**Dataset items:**
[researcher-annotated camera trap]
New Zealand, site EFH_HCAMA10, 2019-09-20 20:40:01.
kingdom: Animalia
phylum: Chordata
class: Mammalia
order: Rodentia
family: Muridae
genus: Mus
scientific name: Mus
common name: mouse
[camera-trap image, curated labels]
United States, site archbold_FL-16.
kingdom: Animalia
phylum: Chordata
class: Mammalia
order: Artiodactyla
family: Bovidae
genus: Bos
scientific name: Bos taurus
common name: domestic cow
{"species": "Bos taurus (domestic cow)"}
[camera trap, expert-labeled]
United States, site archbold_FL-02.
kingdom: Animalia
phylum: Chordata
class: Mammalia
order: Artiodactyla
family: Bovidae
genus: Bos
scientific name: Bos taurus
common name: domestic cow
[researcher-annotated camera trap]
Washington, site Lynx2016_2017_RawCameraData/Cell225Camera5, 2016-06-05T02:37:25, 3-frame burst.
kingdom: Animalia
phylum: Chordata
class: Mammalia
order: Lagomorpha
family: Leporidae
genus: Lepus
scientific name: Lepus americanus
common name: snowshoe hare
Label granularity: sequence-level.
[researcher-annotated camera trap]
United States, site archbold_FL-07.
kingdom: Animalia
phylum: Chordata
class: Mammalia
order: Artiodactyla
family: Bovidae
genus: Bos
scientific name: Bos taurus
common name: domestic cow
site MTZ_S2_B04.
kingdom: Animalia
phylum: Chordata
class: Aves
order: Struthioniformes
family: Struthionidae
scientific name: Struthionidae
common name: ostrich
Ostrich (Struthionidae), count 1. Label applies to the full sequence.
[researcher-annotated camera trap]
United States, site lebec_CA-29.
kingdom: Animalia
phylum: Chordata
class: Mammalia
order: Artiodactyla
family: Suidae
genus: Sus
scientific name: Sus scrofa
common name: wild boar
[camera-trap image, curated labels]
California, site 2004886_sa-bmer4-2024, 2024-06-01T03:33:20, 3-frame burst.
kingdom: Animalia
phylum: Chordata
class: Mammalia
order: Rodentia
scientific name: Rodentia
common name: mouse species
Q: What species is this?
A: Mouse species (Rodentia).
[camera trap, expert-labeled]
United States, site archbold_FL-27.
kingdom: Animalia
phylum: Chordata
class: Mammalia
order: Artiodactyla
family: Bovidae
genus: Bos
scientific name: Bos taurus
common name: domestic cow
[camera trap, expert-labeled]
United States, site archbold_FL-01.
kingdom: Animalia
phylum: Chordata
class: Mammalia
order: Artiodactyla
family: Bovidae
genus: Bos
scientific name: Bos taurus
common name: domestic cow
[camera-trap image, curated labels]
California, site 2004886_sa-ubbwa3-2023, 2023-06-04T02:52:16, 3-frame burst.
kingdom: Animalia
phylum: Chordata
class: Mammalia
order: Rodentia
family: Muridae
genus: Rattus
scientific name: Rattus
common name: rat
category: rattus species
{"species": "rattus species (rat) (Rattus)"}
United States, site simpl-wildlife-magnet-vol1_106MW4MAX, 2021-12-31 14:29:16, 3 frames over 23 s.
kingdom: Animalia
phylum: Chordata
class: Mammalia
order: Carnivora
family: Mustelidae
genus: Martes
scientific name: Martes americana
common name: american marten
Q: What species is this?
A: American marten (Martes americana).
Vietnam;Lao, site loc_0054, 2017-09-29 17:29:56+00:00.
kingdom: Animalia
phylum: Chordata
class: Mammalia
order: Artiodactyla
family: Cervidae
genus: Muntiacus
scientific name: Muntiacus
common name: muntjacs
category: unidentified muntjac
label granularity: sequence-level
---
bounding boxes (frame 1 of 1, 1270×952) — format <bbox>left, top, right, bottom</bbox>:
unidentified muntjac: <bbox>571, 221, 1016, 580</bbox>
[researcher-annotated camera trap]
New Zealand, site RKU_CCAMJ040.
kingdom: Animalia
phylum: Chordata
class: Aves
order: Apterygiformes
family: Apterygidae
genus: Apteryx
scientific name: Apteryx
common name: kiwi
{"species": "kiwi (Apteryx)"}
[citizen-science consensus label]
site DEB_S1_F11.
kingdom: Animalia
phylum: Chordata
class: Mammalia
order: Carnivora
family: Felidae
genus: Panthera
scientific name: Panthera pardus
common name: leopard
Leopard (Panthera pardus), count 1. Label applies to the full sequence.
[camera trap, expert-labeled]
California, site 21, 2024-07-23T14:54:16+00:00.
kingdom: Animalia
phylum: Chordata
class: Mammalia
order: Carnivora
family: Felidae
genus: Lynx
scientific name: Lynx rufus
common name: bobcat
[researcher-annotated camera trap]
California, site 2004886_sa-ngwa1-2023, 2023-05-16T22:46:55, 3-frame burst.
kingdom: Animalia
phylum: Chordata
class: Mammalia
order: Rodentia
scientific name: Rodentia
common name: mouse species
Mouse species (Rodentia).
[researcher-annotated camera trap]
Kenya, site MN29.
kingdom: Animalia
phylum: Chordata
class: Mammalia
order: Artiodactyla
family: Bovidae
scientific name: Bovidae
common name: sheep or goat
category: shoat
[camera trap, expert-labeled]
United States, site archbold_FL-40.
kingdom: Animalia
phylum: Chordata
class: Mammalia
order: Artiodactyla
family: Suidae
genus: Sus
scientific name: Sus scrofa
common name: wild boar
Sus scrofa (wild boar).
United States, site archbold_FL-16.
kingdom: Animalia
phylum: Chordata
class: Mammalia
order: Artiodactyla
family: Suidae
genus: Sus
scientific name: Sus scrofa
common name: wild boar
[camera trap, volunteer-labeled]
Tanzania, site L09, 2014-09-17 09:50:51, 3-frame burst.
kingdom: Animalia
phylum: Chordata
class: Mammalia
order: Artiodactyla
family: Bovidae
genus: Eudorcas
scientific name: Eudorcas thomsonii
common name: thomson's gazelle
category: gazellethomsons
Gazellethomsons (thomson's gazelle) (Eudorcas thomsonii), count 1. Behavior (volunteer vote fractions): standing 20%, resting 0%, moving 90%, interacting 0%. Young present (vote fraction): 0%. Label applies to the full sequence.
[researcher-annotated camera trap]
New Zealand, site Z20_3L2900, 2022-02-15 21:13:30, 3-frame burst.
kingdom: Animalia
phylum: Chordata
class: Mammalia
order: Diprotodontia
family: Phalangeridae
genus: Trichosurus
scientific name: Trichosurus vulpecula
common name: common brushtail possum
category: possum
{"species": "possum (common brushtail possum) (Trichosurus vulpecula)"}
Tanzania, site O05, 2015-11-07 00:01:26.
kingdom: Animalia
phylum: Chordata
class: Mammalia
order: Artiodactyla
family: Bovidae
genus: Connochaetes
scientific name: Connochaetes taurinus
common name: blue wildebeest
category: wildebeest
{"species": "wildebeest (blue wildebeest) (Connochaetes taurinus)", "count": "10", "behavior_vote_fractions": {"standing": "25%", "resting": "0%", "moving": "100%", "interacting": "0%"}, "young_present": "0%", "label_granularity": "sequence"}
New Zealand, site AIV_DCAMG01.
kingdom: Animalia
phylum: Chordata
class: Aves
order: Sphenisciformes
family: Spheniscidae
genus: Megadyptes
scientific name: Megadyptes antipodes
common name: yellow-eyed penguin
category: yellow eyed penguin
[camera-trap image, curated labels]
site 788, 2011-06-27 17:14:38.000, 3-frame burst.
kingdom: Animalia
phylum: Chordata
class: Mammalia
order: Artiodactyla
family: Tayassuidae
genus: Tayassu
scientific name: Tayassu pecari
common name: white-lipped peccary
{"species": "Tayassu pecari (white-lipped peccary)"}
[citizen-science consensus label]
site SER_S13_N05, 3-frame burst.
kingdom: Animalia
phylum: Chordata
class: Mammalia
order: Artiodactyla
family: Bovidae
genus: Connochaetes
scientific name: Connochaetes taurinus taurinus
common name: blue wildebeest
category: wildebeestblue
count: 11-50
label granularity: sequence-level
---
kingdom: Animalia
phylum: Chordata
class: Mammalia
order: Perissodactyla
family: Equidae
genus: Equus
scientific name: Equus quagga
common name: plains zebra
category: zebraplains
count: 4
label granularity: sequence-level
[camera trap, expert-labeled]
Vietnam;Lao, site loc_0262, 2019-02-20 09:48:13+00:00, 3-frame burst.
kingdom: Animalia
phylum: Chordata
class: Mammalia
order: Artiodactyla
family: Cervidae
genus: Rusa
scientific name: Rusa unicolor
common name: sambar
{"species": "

**EXERCISE INSTRUCTIONS:** Every line above in which the word "Tanzania" occurs is to be copied.

**ANSWER BOX:**
Tanzania, site L09, 2014-09-17 09:50:51, 3-frame burst.
Tanzania, site O05, 2015-11-07 00:01:26.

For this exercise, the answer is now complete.